The future of communication – unified and as-a-service
MANY of the ideas which underpin today’s highest-tech communications methods and preferences are much older than we are led to believe.
Voice over IP (VOIP), for instance, is just the next logical step from the early days of the POTS (plain old telephone service) system – which in turn, was a step forward from the (indeed very) analog telegraph service that carried morse code. By turning the media comprising the message into a series of digital packets, digital voice communications – to continue to use the example – becomes just as able to be treated, routed or processed as any other form of data.
Our preferences for particular communications methods aren’t dictated purely by new technologies – in fact, history tells us that new ways of communicating are often viewed with some suspicion. It takes a while between a technology’s discovery and its broader acceptance.
In order to accommodate each new comms channel, and to include all demographics’ particular tastes (younger generations may favor mobile messaging platforms, older hands opt for voice), unified communications (UC) providers have been quick to bring products to the market which exploit the “democracy”, or platform-agnosticism, of the digital packet.
Today’s UC companies allow organizations of all sizes to manage incoming and outgoing messages of many types, ranging from social media DMs, text messages, online chatbots, voice and voicemail data, and even employ automated speech recognition.
Naturally, with data packet democratization/agnosticism, mobile-working for staff becomes a relatively simple manner (at least at the level of the app). Conversely, customers and partners can reach out wherever they might be, on whichever medium is most suited to purpose. From highly encrypted VPN tunneling to plain text SMS, once digitized, communications data flows freely.
For this technology to function, it has to work on two entirely different, yet inter-reliant levels. The first, the application layer will be familiar to everyone: the click-to-call feature on a website, the messaging app on a tablet or the video conferencing software that’s bundled with our phones.

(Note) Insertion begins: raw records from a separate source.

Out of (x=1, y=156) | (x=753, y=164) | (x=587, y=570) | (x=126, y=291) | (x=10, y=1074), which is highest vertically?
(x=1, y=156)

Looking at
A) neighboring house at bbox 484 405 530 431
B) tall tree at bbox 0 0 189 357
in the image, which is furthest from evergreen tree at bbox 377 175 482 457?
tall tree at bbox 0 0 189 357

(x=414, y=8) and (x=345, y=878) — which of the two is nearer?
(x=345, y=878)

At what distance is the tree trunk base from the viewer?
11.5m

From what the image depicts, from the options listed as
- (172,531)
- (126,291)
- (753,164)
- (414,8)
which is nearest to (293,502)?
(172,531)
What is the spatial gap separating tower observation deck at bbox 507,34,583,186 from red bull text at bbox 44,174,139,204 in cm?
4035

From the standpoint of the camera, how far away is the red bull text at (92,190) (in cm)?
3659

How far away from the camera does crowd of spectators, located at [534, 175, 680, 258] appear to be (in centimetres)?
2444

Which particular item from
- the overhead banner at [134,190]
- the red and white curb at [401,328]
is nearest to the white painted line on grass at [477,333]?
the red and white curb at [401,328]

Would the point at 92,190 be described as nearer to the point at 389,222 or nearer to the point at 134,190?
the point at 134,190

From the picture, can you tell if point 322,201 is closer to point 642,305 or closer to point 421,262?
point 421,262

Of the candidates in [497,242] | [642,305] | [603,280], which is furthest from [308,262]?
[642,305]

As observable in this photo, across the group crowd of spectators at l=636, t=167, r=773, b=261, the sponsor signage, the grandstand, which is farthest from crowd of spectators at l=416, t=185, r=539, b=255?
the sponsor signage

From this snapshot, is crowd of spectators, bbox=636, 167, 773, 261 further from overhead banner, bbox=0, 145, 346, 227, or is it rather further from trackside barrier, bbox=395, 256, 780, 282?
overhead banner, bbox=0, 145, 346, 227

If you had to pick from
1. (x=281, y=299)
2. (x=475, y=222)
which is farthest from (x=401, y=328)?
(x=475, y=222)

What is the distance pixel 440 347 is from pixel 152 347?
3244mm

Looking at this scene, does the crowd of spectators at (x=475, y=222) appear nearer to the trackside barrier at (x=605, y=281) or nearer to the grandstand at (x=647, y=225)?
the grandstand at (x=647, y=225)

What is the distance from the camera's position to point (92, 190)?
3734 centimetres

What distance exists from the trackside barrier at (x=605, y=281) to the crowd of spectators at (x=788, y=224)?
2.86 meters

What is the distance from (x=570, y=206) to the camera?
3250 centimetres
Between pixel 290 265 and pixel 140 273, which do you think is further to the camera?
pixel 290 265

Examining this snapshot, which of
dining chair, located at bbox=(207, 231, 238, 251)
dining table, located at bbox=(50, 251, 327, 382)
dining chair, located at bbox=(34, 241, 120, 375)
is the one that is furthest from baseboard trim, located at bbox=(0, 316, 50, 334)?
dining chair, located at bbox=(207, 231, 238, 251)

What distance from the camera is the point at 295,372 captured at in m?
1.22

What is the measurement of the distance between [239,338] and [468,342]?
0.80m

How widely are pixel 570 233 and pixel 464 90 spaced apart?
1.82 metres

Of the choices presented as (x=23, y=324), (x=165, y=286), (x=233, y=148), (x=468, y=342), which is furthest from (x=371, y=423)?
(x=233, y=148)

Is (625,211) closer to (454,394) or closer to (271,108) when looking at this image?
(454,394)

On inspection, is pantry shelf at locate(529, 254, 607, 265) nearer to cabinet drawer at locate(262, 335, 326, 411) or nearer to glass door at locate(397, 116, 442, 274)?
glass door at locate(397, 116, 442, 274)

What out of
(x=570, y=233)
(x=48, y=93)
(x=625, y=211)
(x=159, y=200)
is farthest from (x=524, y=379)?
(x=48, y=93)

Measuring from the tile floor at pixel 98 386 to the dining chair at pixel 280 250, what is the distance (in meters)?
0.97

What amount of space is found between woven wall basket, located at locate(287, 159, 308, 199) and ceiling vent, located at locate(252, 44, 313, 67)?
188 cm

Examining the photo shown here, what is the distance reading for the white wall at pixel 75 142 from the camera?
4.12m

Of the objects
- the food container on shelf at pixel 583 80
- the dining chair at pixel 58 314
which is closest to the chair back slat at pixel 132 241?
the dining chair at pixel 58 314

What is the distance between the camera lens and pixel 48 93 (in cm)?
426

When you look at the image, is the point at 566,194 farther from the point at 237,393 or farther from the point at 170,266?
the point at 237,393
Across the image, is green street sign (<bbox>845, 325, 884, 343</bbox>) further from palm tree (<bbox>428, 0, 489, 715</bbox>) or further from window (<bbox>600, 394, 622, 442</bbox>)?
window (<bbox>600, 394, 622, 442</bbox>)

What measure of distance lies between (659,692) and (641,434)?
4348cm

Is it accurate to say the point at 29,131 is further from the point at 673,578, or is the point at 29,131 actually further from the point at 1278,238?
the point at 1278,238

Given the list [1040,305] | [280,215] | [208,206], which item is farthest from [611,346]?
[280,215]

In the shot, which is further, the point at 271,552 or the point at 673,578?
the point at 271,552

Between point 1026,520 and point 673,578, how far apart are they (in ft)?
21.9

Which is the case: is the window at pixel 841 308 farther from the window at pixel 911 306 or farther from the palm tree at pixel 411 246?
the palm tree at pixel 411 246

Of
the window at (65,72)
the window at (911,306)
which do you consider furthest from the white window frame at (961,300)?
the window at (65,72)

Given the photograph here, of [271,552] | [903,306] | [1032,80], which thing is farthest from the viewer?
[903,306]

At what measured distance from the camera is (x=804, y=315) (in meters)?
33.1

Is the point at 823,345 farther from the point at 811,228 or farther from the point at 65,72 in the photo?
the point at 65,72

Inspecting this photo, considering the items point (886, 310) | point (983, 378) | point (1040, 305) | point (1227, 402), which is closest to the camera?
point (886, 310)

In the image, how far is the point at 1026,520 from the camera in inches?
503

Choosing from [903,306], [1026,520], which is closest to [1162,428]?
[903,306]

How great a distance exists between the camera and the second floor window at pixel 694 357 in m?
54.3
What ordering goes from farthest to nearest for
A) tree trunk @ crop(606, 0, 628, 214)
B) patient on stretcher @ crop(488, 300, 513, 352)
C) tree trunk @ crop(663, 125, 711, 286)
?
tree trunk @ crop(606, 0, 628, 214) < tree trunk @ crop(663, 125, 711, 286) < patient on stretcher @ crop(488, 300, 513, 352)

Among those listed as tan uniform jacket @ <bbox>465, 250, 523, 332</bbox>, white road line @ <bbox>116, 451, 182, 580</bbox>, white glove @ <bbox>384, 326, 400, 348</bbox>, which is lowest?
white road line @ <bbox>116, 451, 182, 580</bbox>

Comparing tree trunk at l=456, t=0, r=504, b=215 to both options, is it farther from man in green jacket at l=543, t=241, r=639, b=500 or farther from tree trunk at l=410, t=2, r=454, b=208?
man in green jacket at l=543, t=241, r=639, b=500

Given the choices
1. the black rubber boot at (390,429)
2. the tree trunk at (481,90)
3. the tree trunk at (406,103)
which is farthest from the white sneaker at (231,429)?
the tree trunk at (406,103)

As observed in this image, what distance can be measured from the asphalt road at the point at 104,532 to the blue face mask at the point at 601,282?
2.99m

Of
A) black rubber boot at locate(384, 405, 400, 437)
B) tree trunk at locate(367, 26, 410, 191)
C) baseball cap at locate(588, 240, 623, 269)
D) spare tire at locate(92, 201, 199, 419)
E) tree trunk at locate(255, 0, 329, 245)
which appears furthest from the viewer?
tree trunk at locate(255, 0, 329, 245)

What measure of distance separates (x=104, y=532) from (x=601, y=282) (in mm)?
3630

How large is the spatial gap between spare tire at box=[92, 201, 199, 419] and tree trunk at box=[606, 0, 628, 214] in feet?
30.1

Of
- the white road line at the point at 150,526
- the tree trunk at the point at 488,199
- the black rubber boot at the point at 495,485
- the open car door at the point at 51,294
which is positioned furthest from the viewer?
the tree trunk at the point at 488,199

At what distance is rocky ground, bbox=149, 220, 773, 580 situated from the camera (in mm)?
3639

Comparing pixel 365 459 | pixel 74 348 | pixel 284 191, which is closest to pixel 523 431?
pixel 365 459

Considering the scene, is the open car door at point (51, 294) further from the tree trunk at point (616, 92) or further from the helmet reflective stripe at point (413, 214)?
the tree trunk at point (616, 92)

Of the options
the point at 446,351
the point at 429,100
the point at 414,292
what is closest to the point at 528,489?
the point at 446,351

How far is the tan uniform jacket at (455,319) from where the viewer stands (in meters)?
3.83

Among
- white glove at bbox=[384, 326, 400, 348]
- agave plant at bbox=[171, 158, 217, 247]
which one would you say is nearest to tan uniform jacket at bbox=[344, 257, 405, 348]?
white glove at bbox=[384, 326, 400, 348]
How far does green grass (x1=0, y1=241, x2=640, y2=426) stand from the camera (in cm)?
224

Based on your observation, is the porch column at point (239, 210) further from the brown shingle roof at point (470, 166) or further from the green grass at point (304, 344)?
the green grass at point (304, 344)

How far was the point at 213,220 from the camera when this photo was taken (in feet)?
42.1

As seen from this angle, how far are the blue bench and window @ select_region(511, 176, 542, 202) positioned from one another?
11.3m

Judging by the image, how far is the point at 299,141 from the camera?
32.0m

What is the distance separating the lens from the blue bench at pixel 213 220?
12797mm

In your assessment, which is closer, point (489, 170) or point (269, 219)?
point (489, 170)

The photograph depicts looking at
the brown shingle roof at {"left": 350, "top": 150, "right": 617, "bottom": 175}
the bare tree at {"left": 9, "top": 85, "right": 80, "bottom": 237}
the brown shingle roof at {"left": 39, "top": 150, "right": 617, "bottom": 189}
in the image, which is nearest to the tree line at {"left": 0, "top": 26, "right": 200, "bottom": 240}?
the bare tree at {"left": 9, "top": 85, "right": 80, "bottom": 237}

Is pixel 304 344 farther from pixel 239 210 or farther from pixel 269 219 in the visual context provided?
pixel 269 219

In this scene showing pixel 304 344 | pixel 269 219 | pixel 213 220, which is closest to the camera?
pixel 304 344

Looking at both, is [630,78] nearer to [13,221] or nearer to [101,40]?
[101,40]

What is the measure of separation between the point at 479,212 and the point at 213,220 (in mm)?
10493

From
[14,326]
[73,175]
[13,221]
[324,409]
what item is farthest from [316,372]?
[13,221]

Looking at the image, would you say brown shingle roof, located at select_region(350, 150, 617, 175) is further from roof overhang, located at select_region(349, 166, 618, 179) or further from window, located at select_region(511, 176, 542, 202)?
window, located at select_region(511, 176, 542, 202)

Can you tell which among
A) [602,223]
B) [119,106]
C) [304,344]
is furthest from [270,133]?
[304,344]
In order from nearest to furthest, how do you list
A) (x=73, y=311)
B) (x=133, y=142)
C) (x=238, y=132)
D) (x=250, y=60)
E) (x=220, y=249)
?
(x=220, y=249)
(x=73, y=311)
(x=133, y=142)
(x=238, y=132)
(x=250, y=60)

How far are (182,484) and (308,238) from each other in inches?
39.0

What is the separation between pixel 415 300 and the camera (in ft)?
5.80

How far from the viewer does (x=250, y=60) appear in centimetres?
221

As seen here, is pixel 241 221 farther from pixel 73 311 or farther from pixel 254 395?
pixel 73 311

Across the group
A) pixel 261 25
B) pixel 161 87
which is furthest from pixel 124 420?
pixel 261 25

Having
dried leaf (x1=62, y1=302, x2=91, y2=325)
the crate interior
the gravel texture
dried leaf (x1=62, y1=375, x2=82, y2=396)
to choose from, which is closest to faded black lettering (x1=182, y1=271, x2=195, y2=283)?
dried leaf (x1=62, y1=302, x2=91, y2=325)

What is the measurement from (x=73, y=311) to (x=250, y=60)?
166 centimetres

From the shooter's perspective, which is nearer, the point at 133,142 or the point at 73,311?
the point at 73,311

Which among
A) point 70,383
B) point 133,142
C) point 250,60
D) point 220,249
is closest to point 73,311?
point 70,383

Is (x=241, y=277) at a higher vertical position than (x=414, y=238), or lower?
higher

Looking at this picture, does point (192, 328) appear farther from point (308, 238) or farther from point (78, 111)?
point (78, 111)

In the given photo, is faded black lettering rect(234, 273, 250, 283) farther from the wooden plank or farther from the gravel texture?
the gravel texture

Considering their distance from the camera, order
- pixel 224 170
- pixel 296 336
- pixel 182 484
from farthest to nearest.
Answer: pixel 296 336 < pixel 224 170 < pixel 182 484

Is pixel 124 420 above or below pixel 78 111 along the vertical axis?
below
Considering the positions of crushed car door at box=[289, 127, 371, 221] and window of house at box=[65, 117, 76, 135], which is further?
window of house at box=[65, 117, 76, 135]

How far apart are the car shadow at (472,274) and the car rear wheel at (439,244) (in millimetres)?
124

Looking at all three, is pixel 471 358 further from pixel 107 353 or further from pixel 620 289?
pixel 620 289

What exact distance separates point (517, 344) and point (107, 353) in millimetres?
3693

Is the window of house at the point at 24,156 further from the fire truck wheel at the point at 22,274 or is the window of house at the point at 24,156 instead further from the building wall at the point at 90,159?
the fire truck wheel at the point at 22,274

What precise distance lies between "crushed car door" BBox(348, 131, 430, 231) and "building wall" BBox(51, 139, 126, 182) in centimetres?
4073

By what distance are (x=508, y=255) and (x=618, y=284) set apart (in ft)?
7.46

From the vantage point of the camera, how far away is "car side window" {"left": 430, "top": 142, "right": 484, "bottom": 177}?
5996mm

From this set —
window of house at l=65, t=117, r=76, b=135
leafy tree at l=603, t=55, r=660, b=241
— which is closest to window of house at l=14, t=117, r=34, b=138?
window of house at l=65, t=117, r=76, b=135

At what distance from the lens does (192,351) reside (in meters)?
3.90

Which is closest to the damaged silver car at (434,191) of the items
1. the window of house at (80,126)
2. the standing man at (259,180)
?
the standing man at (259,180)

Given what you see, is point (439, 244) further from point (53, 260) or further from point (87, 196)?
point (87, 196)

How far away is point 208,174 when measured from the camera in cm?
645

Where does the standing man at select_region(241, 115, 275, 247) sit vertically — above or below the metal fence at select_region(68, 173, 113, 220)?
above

But under the application layer is the network layer – the conduit through which data flows. Technical staff may call this “infrastructure” or may even break the application/network concept down further into separate OSI (open systems interconnection) layers. Regarding connectivity, deploying technology which required a network layer brought its own demands for the business in the past. These might have included:
– Purchase or lease of PABX hardware for voice communications, along with server racks, UPS protection, wiring looms, internal CAT 5e/6 provision, VOIP headsets, etc.
– Approaching phone and mobile carriers to integrate their networks into existing communications portfolios.
– Acquiring access to international points-of-presence for high capacity internet connectivity.
The dependency on the network of the most complex applications which enable businesses to communicate cross-platform has led to a new breed of communications providers. Often facilitated by cloud techniques and methods, these new players offer full unified communications as a service (UCaaS) platforms.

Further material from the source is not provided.